It is axiomatic that internal strength is a prerequisite to the ability of a country, howsoever militarily powerful, to counter an external threat to its sovereignty and integrity. For the military high command to acknowledge this reality and accord priority to the homegrown threats over any external challenge is, therefore, welcome. As the term ‘sub-conventional warfare’ connotes, the new doctrine is directed mainly at “institutions and individuals” within the country and across the western border that carry out suicide attacks and other acts of terrorism in Pakistan. We have far too long turned a blind eye to the criminal activities of the institutions and individuals, located within the country, allowing them to flourish and become bolder. This neglect has led to a spate of attacks in various parts of the country; one has become used to witnessing these merciless fanatics launching on our unwary, innocent citizens and resulting in chaotic scenes littered with body parts and ruined property. One critical lapse of our intelligence agencies has been not to think of bringing jihadist elements in the social mainstream of the country. And left to themselves, they proliferated into various militant organisations and easily took to al-Qaeda and other such outfits that conformed to their own aggressive philosophy. Now, with the support of these terrorist groups, they feel free and strong enough to carry out their agenda.

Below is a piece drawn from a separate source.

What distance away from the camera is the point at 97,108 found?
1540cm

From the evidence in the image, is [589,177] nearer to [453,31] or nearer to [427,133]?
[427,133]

The problem, seemingly intractable, has to be addressed head-on with a well-thought-out strategy that one believes the armed forces must have worked out. We can only allude to the multi-layered dimensions that the issue of terrorism has assumed, gaining strength from different evolving factors. The challenge, therefore, cannot be met by just the army alone. The foremost input to militancy has been the growing extremist trend in society and that, in turn, has been bred on the economic and social pressures caused by the uncontrolled inflationary spiral and insecurity that has been an outgrowth of the absence of the writ of the state. The lack-of-writ factor has also meant the absence of accountability, unchecked greed and self-enrichment through corruption. With a no-holds-barred situation, the decline of moral and ethical values is inevitable. This scenario has been exploited to the hilt by the promoters of religiosity adding the dimensions of sectarian killings and militant enforcement of their particular interpretation of Islam.

The situation has been an invitation to the fanatics in Fata and areas within the borders and beyond, the TTP and other militant groups, to come forward and make the mess messier and they have contributed more to the mayhem that the local zealots. Drones keep the cauldron of hate and vengeance boiling. Without tackling all elements of the problem, it is hard to believe that militancy in the country could be rooted out.